I extract some code from a web page (http://www.opensolaris.org/os/community/on/flag-days/all/) like follows,
<tr class="build">
<th colspan="0">Build 110</th>
</tr>
<tr class="arccase project flagday">
<td>Feb-25</td>
<td></td>
<td></td>
<td></td>
<td>
<a href="../pages/2009022501/">Flag Day and Heads Up: Power Aware Dispatcher and Deep C-States</a><br />
cpupm keyword mode extensions - <a href="/os/community/arc/caselog/2008/777/">PSARC/2008/777</a><br />
CPU Deep Idle Keyword - <a href="/os/community/arc/caselog/2008/663/">PSARC/2008/663</a><br />
</td>
</tr>
and there are some relative url path in it, now I want to search it with regular expression and replace them with absolute url path. Since I know urljoin can do the replace work like that,
>>> urljoin("http://www.opensolaris.org/os/community/on/flag-days/all/",
... "/os/community/arc/caselog/2008/777/")
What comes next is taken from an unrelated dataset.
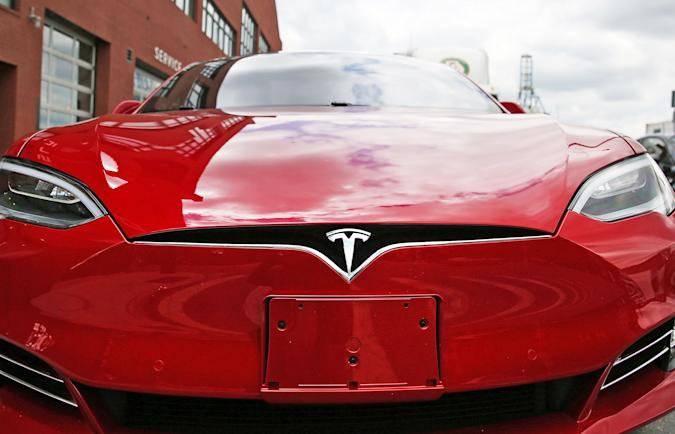 A closeup of a red Tesla's front grill / bumper.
'http://www.opensolaris.org/os/community/arc/caselog/2008/777/'
Now I want to know that how to search them using regular expressions, and finally tanslate the code to,
<tr class="build">
<th colspan="0">Build 110</th>
</tr>
<tr class="arccase project flagday">
<td>Feb-25</td>
<td></td>
<td></td>
<td></td>
<td>
<a href="http://www.opensolaris.org/os/community/on/flag-days/all//pages/2009022501/">Flag Day and Heads Up: Power Aware Dispatcher and Deep C-States</a><br />
cpupm keyword mode extensions - <a href="http://www.opensolaris.org/os/community/arc/caselog/2008/777/">PSARC/2008/777</a><br />
CPU Deep Idle Keyword - <a href="http://www.opensolaris.org/os/community/arc/caselog/2008/663/">PSARC/2008/663</a><br />
</td>
</tr>
My knowledge of regular expressions is so poor that I want to know how to do that. Thanks
I have finished the work using Beautiful Soup, haha~ Thx for everybody!